I need to convert data in plain text columns into xml columns. However, not all of the content is valid XML, so I need to ignore any rows with invalid XML. Is there a way I can filter out the invalid data either using some sort of inline conditional convert or something in the WHERE clause?
It sounds like you need a version of the ISNUMERIC function for XML data.
Regrettably no such built-in function exists - so you'll have to devise your own alternative, for which there are a couple of options:
If this is a one-off or small scale process for which performance isn't critical, you could process the input tables one row at a time inside a cursor, using a TRY...CATCH
block to handle invalid casts (untested):
DECLARE xmlCur CURSOR FOR
SELECT textcol
FROM inputTable
OPEN xmlCur
DECLARE @string nvarchar(MAX)
DECLARE @xml xml
FETCH NEXT FROM xmlCur into @string
WHILE @@fetch_status = 0
BEGIN
BEGIN TRY
SET @xml = CAST(@string AS XML)
-- Do something with XML
END TRY
BEGIN CATCH
-- log failure/mark source row as invalid
END CATCH
FETCH NEXT FROM xmlCur into @string
END
CLOSE xmlCur
DEALLOCATE xmlCur
Alternatively, if you're comfortable with .Net programming (and it's enabled on you server) you could use the CLR to create your own IsXML function.
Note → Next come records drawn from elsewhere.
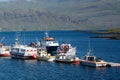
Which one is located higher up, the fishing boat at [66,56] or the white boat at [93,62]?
the fishing boat at [66,56]

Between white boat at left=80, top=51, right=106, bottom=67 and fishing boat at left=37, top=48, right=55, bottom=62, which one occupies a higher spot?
fishing boat at left=37, top=48, right=55, bottom=62

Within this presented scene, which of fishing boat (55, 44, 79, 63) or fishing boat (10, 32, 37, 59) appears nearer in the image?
fishing boat (55, 44, 79, 63)

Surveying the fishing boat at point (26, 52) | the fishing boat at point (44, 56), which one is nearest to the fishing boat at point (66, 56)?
the fishing boat at point (44, 56)

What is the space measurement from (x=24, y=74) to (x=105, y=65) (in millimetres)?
20618

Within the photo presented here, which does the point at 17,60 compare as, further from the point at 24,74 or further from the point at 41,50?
the point at 24,74

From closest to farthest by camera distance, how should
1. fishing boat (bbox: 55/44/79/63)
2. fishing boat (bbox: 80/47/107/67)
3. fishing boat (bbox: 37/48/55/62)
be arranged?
fishing boat (bbox: 80/47/107/67), fishing boat (bbox: 55/44/79/63), fishing boat (bbox: 37/48/55/62)

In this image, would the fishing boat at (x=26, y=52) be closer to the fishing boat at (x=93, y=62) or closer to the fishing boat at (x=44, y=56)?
the fishing boat at (x=44, y=56)

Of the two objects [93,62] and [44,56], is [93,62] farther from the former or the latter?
[44,56]

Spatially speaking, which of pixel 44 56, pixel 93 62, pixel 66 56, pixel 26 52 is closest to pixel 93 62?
pixel 93 62

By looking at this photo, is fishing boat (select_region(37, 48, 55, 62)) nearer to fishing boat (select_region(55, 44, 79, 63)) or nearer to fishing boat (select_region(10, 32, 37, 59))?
fishing boat (select_region(10, 32, 37, 59))

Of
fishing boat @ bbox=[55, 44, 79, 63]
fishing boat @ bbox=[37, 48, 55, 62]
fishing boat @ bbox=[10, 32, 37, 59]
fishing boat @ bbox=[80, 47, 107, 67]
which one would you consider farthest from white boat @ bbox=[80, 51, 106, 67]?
fishing boat @ bbox=[10, 32, 37, 59]

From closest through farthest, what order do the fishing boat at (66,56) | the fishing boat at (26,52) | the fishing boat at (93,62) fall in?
the fishing boat at (93,62), the fishing boat at (66,56), the fishing boat at (26,52)

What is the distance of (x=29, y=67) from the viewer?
10350 cm

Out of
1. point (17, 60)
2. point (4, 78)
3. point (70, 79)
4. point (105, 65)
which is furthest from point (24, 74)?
point (17, 60)
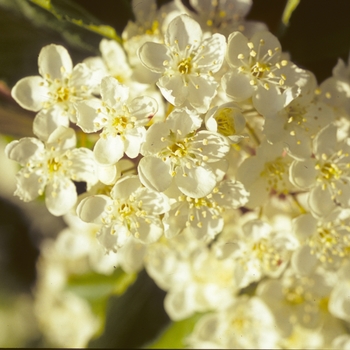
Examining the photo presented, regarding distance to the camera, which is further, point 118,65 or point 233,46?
point 118,65

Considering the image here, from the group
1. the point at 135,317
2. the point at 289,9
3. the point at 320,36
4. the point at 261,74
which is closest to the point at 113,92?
the point at 261,74

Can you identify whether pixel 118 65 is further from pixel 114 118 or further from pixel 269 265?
pixel 269 265

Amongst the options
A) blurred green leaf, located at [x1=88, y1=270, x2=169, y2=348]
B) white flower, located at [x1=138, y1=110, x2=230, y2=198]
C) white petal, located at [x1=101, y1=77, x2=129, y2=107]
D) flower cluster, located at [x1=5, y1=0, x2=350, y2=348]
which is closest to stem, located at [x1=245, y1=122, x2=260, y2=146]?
flower cluster, located at [x1=5, y1=0, x2=350, y2=348]

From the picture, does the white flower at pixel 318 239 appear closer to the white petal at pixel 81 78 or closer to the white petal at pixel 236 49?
the white petal at pixel 236 49

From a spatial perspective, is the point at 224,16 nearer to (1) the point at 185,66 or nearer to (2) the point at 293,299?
(1) the point at 185,66

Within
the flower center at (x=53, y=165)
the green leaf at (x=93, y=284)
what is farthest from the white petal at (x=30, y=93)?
the green leaf at (x=93, y=284)

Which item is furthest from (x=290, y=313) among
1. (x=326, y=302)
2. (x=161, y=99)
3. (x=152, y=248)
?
(x=161, y=99)
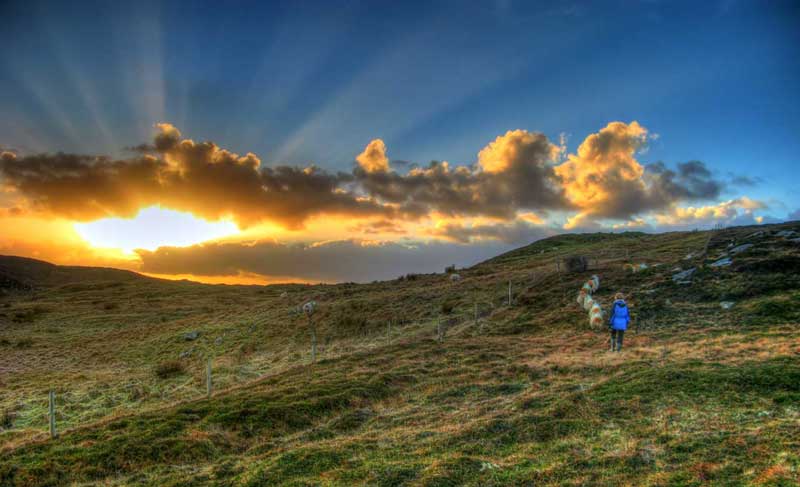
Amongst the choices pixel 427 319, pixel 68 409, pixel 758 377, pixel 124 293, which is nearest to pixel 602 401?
pixel 758 377

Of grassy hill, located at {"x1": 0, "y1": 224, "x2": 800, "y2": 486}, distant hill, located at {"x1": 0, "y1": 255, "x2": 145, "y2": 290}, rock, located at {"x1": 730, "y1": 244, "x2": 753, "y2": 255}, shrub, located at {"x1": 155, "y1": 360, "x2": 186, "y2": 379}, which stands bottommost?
shrub, located at {"x1": 155, "y1": 360, "x2": 186, "y2": 379}

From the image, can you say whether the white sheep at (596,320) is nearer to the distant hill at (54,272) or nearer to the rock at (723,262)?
the rock at (723,262)

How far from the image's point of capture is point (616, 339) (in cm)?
2116

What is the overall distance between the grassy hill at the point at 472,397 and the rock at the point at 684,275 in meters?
0.37

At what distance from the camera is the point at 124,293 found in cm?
8731

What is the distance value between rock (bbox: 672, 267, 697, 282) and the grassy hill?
1.21 ft

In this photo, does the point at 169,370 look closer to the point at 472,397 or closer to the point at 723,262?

The .Net code would need to be not much more complex than the third post on this thread.
The performance of the CLR solution may not be that much better than the cursor - you'd need to test to establish this.
(An obvious thing to try, which doesn't work, is a scalar-valued T-SQL function which attempts to cast the field to XML inside a TRY...CATCH
block. However, TRY...CATCH
is not permitted inside a function.)